= YOUR ASSIGNMENT =
Your job is to retype all of the data word for word, leaving every image out.
BEGIN RECORDS SUPPLIED
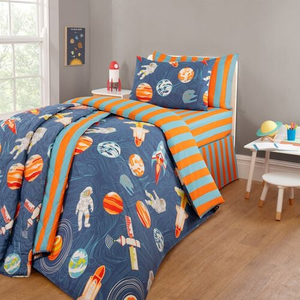 DOUBLE DUVET COVER Space Stripes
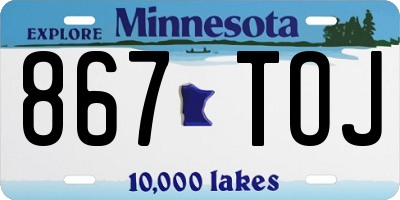MN license plate 867TOJ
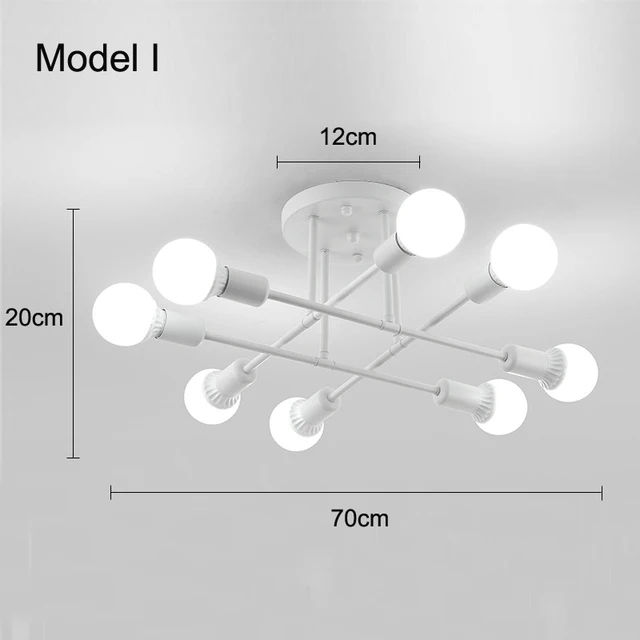 Thumbnail: Nordic Minimalist Pendant Light Ceiling Lamp LED Chandelier Suitable for Bedroom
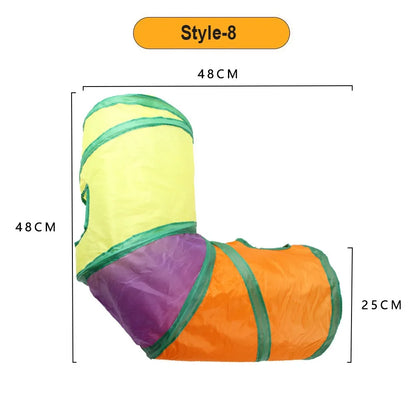 Portable Foldable Cat & Rabbit Tunnel – Interactive Play Tube for Exercise & Enrichment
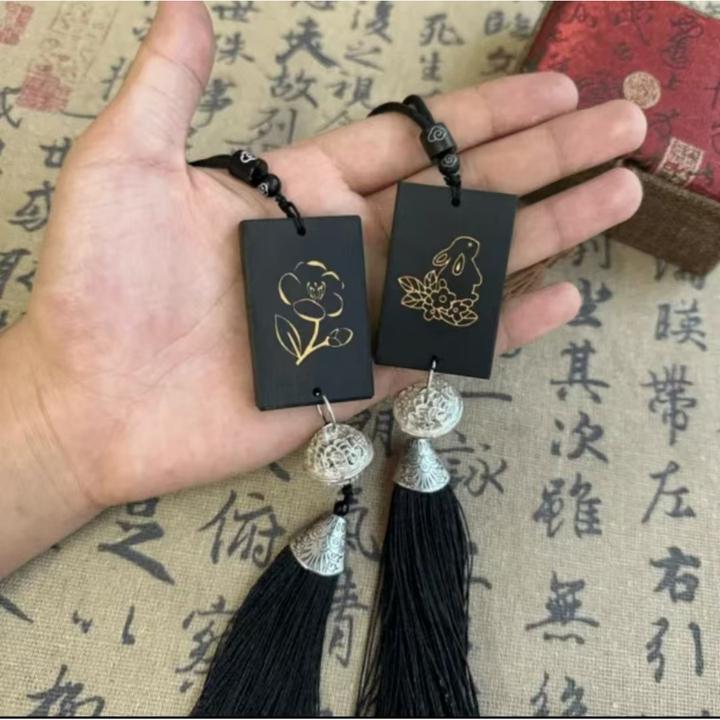 平安挂件吊坠中秋diy玉兔茉莉车挂件手工礼物送男友父亲礼物T232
END RECORDS SUPPLIED
= SOLUTION FOR THIS PROBLEM =
 DOUBLE DUVET COVER Space Stripes
MN license plate 867TOJ
 Thumbnail: Nordic Minimalist Pendant Light Ceiling Lamp LED Chandelier Suitable for Bedroom
 Portable Foldable Cat & Rabbit Tunnel – Interactive Play Tube for Exercise & Enrichment
 平安挂件吊坠中秋diy玉兔茉莉车挂件手工礼物送男友父亲礼物T232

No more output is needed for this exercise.